** Start of Data to use **
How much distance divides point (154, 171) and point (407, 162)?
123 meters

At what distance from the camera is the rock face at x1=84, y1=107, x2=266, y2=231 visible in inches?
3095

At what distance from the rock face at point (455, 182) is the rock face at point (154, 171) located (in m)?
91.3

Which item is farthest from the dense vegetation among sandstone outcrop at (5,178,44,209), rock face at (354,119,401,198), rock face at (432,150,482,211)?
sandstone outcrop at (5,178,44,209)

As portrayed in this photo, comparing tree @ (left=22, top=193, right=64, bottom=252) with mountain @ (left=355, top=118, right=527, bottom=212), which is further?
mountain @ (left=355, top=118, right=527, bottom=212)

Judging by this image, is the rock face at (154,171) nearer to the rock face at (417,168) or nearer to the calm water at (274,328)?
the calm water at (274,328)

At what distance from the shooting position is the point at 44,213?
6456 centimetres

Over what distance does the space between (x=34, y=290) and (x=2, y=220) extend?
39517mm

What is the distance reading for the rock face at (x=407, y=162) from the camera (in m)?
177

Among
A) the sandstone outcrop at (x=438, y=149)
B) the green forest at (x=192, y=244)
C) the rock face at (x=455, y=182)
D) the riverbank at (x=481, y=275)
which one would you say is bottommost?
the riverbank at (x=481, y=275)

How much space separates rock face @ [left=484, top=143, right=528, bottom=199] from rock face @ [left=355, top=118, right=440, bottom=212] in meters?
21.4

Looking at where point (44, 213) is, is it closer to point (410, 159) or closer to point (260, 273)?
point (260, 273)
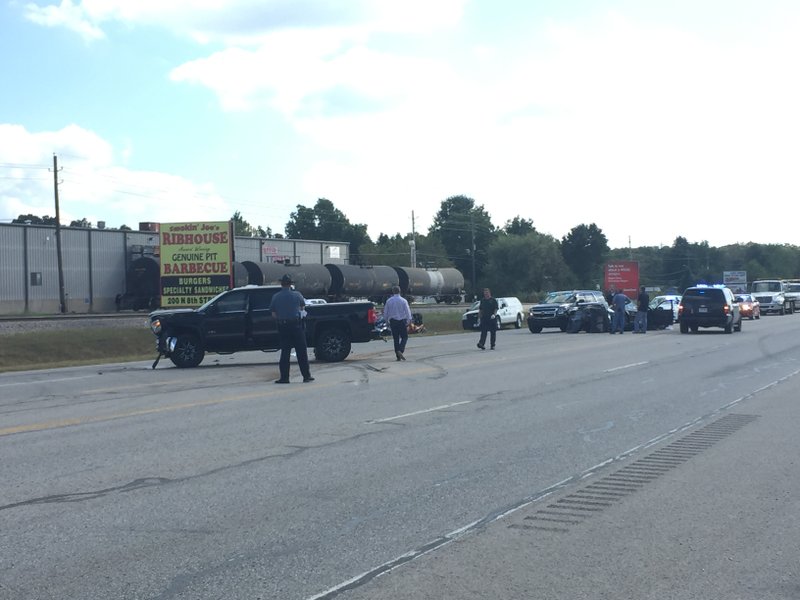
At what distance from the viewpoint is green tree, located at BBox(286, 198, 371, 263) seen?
6319 inches

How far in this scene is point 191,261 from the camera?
133 ft

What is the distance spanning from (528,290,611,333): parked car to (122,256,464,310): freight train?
38.0 feet

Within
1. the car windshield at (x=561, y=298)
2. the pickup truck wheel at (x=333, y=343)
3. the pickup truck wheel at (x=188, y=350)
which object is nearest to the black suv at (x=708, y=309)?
the car windshield at (x=561, y=298)

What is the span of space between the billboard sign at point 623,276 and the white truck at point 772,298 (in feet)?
32.2

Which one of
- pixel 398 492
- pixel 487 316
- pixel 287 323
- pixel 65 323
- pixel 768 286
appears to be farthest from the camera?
pixel 768 286

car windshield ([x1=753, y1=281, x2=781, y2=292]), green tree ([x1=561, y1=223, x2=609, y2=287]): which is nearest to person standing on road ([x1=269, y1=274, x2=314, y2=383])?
car windshield ([x1=753, y1=281, x2=781, y2=292])

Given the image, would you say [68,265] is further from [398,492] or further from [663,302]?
[398,492]

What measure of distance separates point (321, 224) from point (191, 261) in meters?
122

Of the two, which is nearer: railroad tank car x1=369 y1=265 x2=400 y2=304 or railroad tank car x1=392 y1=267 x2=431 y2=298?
railroad tank car x1=369 y1=265 x2=400 y2=304

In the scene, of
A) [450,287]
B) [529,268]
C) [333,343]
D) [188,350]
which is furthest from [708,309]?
[529,268]

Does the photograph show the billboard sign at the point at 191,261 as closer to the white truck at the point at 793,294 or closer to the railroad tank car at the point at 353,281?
the railroad tank car at the point at 353,281

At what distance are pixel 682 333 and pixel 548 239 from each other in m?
77.8

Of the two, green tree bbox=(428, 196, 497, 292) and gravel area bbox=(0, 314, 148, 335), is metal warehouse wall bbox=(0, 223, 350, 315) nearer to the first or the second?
gravel area bbox=(0, 314, 148, 335)

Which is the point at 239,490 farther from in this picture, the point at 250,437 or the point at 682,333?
the point at 682,333
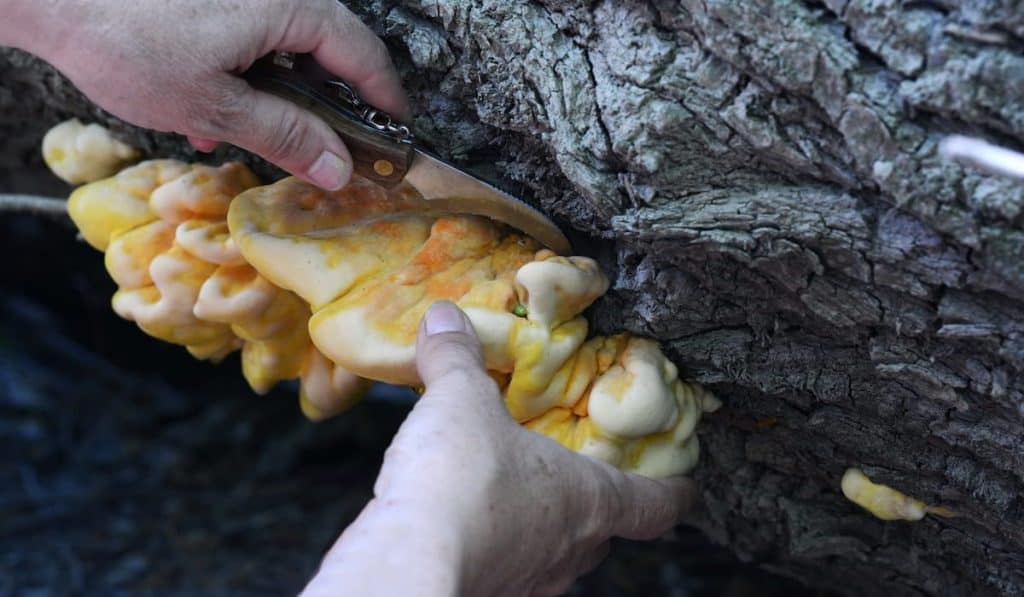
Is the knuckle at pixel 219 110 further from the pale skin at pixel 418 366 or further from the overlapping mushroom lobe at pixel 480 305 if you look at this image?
the overlapping mushroom lobe at pixel 480 305

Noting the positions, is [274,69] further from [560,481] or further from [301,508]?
[301,508]

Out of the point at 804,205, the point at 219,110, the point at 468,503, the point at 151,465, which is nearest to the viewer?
the point at 468,503

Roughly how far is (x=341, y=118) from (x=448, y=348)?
1.64ft

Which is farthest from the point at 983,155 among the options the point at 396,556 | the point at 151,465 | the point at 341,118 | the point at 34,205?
the point at 151,465

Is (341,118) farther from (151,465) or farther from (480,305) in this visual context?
(151,465)

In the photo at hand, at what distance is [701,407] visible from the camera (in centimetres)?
189

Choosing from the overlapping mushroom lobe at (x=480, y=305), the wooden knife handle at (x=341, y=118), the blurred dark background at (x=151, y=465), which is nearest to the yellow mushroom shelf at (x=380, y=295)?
the overlapping mushroom lobe at (x=480, y=305)

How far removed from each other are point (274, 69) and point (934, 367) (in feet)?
4.11

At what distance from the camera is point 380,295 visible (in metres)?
1.69

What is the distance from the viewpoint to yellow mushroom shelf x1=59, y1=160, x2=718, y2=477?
1.66 m

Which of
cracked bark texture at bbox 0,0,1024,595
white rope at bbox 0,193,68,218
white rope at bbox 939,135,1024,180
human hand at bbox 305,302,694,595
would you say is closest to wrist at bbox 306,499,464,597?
human hand at bbox 305,302,694,595

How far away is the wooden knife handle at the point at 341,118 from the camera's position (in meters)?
1.70

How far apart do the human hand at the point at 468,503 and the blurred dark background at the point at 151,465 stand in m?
1.21

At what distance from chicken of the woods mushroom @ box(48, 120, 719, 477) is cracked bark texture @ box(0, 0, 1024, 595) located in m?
0.13
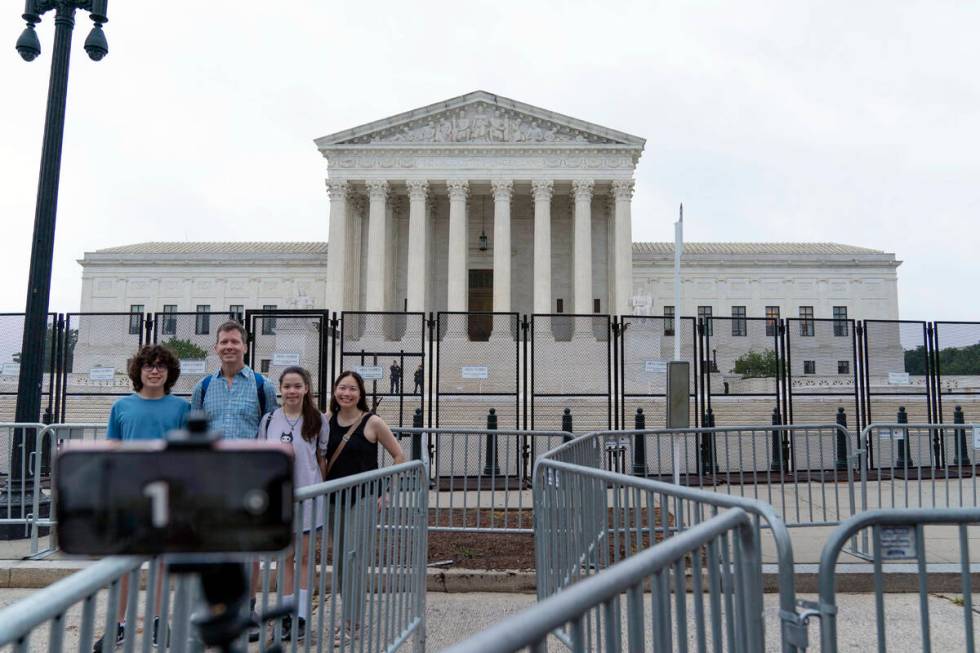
** End of Data to use **
• _Written problem_: Which lines in the records above contain the string "scene" when case counts? Copy out each one.

• _Written response_:
How far in this scene is point 191,261 from the camera?
In the scene, of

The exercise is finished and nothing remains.